──────── EXERCISE PASSAGE

Your sculpture pieces seem to be a welcome change of pace in your work. How did you get into creating these?
A logical progression i wanted to explore, sculpture, i love Rodin and Alberto Giacometti, Frank Auerbach, the first 2 are sculptors in the traditional sense of the work Frank Auerbach is a painter who's work is sculpture, as i love texture and depth its logical that i was going to explore this, my first works were self portraits done back in early 90's, i had a show my first solo show in Birmingham last year and i extended my interest in that show, I' ve just completed a sculptural work for the Forward exhibition in Birmingham a few weeks ago this was about me metamorphosing metal mudguards into a flower, a challenge, i love a challenge.
What is the key to keeping your work and ideas fresh and not getting mentally or physically burnt out by what you do?
I'm always getting burn out but not through lack of ideas, but usually due to lack of opportunity to express myself, i'm always seen as the weird one who's work is not easily defined as graffiti, so i don't fit into the Graffiti/Street art world, i keep my work fresh by challenging the preconceived idea of the art, i do like to shock people with my work.

────────────────

• **TASKS TO CARRY OUT**:
**A)** Summarize the interview in two sentences.
**B)** List every artist the speaker names in the interview.
**C)** According to the interview, what did the sculptural work for the Forward exhibition involve?
The lines after the interview are not needed for anything here.

──────── INFORMATION

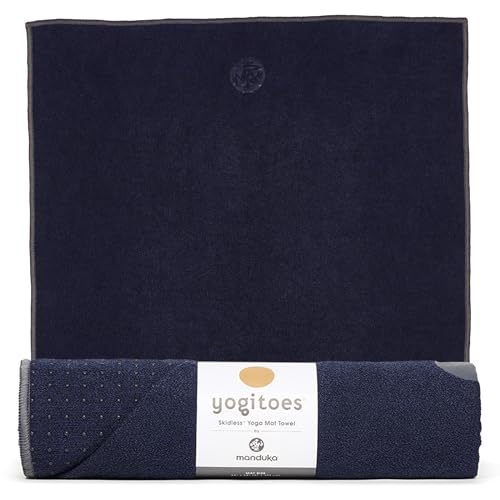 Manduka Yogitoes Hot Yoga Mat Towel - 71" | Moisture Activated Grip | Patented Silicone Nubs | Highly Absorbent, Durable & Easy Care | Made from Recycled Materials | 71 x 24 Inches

────────────────
──────── INFORMATION

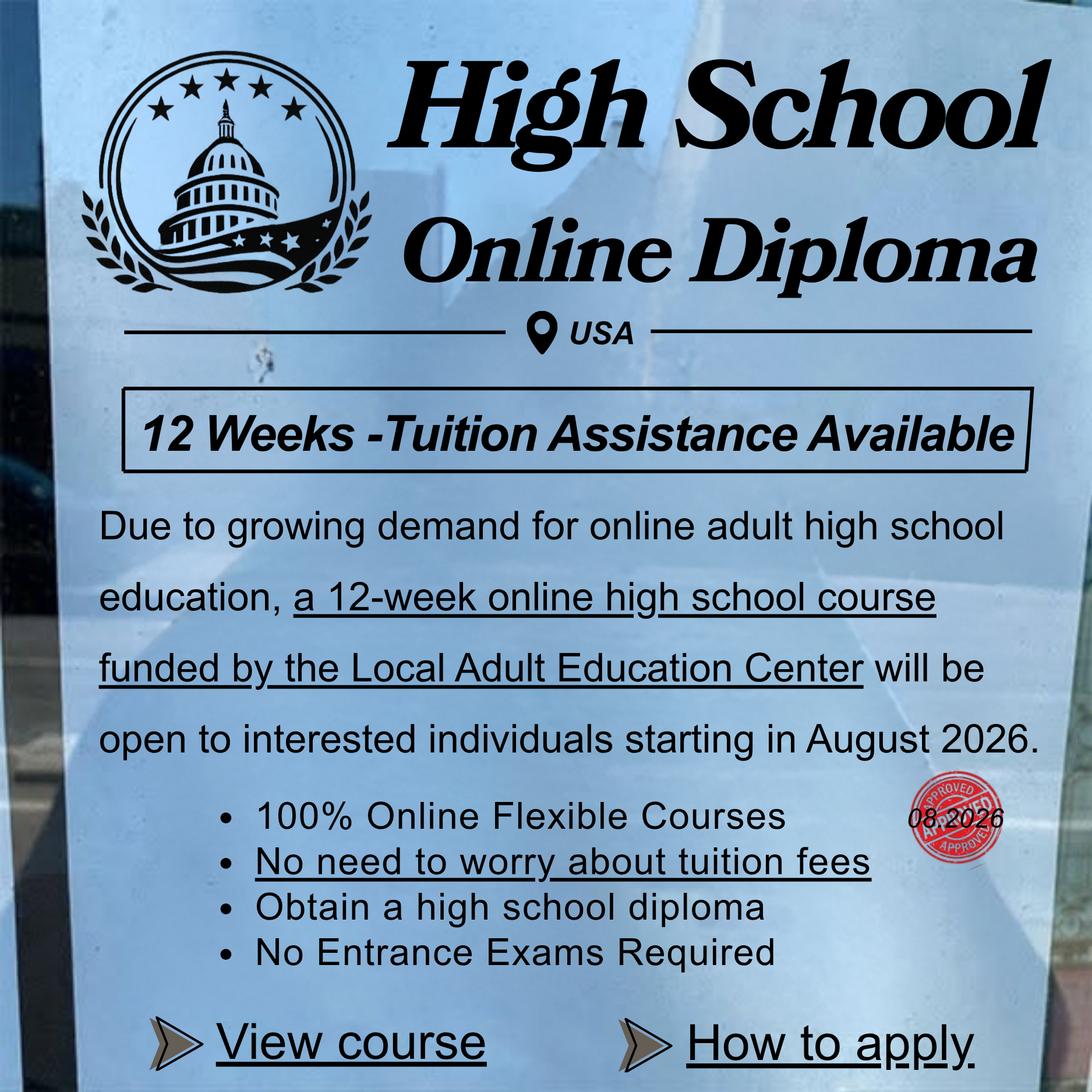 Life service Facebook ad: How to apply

────────────────

• **ANSWERS TO THE EXERCISE**:
**A)** The artist describes sculpture as a logical progression, driven by a love of texture and depth and by admiration for Rodin, Alberto Giacometti and Frank Auerbach, and mentions a recent piece for the Forward exhibition in Birmingham that turned metal mudguards into a flower. The artist says burnout comes from a lack of opportunity to express themselves rather than a lack of ideas, and that the work stays fresh by challenging preconceived ideas of art.

**B)** Rodin, Alberto Giacometti, Frank Auerbach

**C)** Metamorphosing metal mudguards into a flower.